In combinatie met geavanceerde akoestische meettechnieken en nabewerking van de akoestische gegevens zou dit moeten zorgen voor een nauwkeurige en breed toepasbare akoestische meetmethode.

De haalbaarheid van de akoestische meetmethode met behulp van een begeleidingsvliegtuig is nu onderzocht in een kleinschalig experimenteel testprogramma, waarin het Cessna Citation-onderzoeksvliegtuig het geluid van een propellervliegtuig meet.

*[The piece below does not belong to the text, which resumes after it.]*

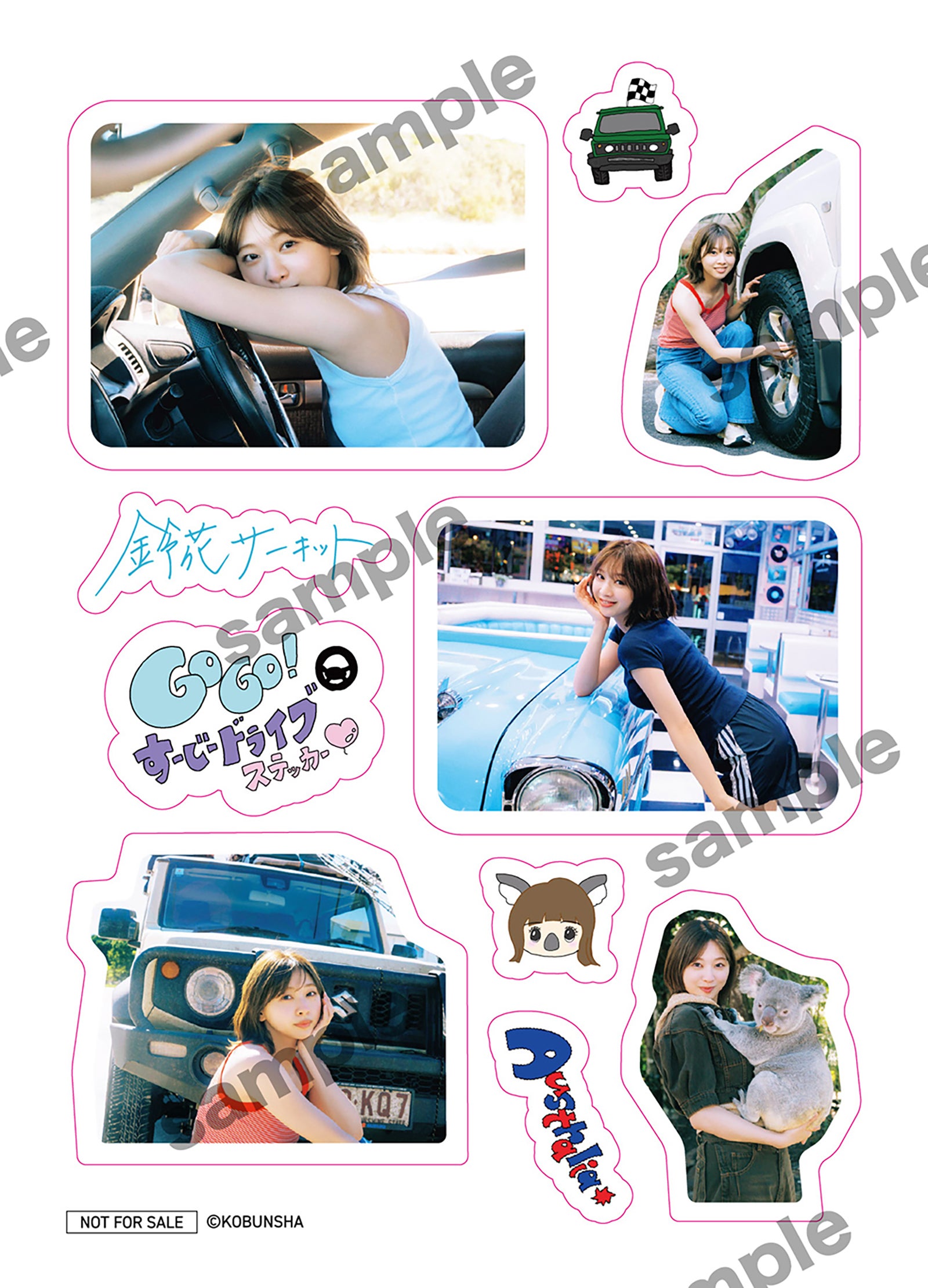 「鈴花サーキット」GOGO！すーじードライブステッカー 撮影／峠雄三（C）光文社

Twee soorten akoestische sensoren werden getest, waarbij metingen werden uitgevoerd vanuit verschillende richtingen en op verschillende afstanden bij uiteenlopende vluchtomstandigheden. Synchronisatie werd tot stand gebracht tussen het begeleidingsvliegtuig en het propellervliegtuig om de akoestische metingen in verband te brengen met de positie van de propeller.

De synchronisatietechnologie is gebaseerd op de technologie die is ontwikkeld voor windtunnels in het ITD-project ‘Smart Fixed Wing Aircraft’, onderdeel van het Clean Sky-programma. De eerste resultaten tonen aan dat het geluid van het propellervliegtuig waarneembaar is, en niet wordt verstoord door het eigen motorgeluid.

Dit wijst erop dat de akoestische meetmethode met behulp van een begeleidingsvliegtuig bruikbaar is. De opgedane ervaringen maken de weg vrij voor verdere verbeteringen.

Het project is gefinancierd door de Clean Sky 2 Joint Undertaking in het kader van het EU-onderzoeks- en innovatieprogramma Horizon 2020.